The revised k-r-v storage algorithm only evaluates renders for deletion when new renders are stored, and only those that were replaced by another TTL ago (or longer) are candidates for deletion. Likewise, revisions are only evaluated for deletion when a new revision is stored, and only if the corresponding renders were superseded TTL or more in the past. This means that in a perfect world, there will always be at least four renders stored (two revisions with two renders each), but in a significant number of cases, many more.
For example: Let's assume a TTL of 24 hours (86400 seconds). Imagine render 0 of revision A is stored for a new title.
revsion | render | timestamp |
---|---|---|
A | 0 | 2018-07-01T00:00:00 |
Subsequently render 1 of revision A is stored. Render 1 supersedes render 0 making render 0 a candidate for deletion TTL seconds from the time render 1 is written, but only after a new render is stored.

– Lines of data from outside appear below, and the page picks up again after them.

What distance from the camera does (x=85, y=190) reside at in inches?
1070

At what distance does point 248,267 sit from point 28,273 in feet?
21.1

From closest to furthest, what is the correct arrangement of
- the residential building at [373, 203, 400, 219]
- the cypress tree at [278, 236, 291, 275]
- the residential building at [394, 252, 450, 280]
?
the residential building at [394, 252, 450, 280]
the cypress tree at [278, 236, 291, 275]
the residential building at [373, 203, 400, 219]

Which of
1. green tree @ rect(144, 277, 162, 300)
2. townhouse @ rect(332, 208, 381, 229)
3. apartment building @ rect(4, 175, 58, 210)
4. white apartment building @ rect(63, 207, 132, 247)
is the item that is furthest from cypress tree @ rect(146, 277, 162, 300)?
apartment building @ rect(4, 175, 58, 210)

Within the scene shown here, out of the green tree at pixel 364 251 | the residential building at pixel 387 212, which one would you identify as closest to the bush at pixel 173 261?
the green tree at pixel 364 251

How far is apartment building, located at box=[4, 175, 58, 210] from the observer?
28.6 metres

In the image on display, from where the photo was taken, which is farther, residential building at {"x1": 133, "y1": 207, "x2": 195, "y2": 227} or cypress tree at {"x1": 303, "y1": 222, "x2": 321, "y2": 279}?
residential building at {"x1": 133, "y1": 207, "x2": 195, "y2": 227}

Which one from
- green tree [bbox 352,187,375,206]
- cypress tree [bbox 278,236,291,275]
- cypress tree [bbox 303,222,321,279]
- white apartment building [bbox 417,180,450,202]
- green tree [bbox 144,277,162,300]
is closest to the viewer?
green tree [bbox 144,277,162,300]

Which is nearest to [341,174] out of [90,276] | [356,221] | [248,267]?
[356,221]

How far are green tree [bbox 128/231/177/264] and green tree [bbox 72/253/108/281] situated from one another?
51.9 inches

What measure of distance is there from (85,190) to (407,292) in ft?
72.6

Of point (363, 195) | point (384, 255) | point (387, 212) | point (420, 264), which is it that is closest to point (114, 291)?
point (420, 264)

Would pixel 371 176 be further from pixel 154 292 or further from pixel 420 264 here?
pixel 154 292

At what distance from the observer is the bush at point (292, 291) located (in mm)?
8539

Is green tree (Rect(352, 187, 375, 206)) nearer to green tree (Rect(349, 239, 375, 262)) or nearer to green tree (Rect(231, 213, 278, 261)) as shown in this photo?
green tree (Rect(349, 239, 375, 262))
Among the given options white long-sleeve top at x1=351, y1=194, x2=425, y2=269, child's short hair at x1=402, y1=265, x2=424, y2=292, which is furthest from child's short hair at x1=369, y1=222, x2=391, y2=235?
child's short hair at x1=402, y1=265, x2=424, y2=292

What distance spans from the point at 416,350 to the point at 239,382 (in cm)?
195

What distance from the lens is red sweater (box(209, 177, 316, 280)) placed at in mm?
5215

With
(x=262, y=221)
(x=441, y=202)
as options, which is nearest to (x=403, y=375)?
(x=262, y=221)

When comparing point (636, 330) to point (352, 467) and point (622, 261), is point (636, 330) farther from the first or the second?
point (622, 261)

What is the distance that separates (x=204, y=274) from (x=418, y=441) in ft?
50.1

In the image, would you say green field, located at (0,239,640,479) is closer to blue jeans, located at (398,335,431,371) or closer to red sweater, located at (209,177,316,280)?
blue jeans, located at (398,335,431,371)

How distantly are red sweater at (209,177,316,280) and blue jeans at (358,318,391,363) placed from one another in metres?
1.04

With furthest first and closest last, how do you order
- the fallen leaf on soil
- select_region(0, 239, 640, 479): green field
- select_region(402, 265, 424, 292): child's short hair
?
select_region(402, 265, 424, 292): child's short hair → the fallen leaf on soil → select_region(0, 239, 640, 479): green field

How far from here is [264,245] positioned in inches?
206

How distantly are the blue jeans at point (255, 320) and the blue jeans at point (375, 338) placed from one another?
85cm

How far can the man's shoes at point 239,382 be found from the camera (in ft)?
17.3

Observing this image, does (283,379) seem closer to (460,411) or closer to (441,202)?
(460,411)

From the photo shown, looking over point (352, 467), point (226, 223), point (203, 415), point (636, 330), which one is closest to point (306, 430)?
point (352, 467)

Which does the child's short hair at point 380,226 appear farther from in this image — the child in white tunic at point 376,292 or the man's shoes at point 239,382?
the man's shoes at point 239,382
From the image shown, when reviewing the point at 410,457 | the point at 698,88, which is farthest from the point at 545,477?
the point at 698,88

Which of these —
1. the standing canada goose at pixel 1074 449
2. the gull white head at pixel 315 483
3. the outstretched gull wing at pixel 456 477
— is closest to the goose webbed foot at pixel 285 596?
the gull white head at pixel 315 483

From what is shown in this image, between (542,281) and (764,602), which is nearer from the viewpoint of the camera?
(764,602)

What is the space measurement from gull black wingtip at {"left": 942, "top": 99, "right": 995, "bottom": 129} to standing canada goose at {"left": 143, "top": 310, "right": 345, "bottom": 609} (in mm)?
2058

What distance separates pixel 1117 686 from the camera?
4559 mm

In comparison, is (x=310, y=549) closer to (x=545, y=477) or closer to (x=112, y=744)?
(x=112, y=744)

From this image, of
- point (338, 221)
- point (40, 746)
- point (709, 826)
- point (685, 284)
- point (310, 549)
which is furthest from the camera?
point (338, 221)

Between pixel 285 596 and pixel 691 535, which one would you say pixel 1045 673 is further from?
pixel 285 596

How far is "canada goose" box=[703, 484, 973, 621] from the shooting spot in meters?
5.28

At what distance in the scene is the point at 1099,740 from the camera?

revsion | render | timestamp |
---|---|---|
A | 0 | 2018-07-01T00:00:00 |
A | 1 | 2018-07-03T00:00:00 |
Finally, revision 2 is stored, and if TTL seconds or more has elapsed between the writing of render 1, then render 0 can be deleted.
revsion | render | timestamp |
---|---|---|
A | 1 | 2018-07-03T00:00:00 |
A | 2 | 2018-07-05T00:00:00 |
Again, this is best-case scenario. Remember, the same is true of revisions, and when combined with sub-TTL edits and/or re-renders, the number of records persisted at any one time can be significant. Of course, over-stored records of this nature continue to be candidates for deletion, but only upon future writes (imagine a scenario where a flurry of edits for a title occurs within the span of TTL, followed by a period of relative quiet lasting weeks or months).
This is distinctly different from the "leakage" we experienced in T192689: Unchecked storage growth when Cassandra TTLs on the indices were set too low; This overstorage is a property of the system (even if undesirable). We understood this property to exist when working through the design, but what we failed to comprehend at the time, is the difficulty in quantifying the adjusted utilization; The amount of overstore is a function of the storage workload (the distribution of edits, re-renders, and document size), which itself isn't well understood at this time.
What we do know at this time, is that on-disk utilization (including any savings from compression, etc) is at least 2x, and since utilization continues to grow linearly, we can assume that once quiescent, the multiplier will be something well above that.
Last 90 days (eqiad) |
It seems unlikely at this time that it will be worthwhile to equip the cluster with enough storage to accommodate this, so we should begin evaluating ways of bounding retention through alternate means.